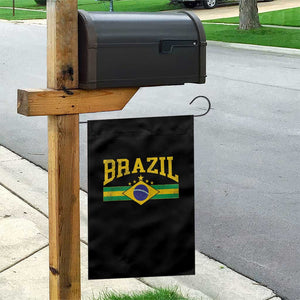 Brazilian Pride Vintage Brasil Brazil Flag Latin America Garden Flag TS11 Print Your Wear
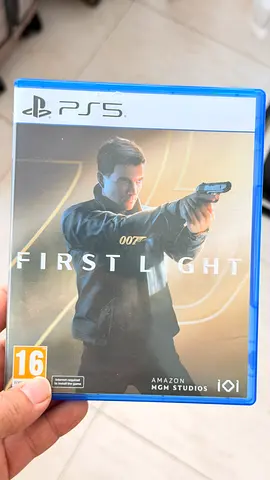 First light 007 PS5 game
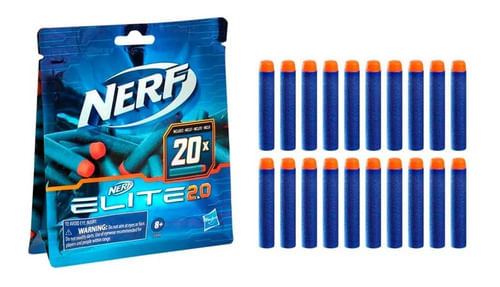 Dardos Nerf Elite 2.0 Refill X20 F0040as00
────────────────────
Activity:
Please write out, exactly, every line from the line with "First light 007 PS5 game" through the final line of the data above, leaving out pictures.

Task solution:
 First light 007 PS5 game
 Dardos Nerf Elite 2.0 Refill X20 F0040as00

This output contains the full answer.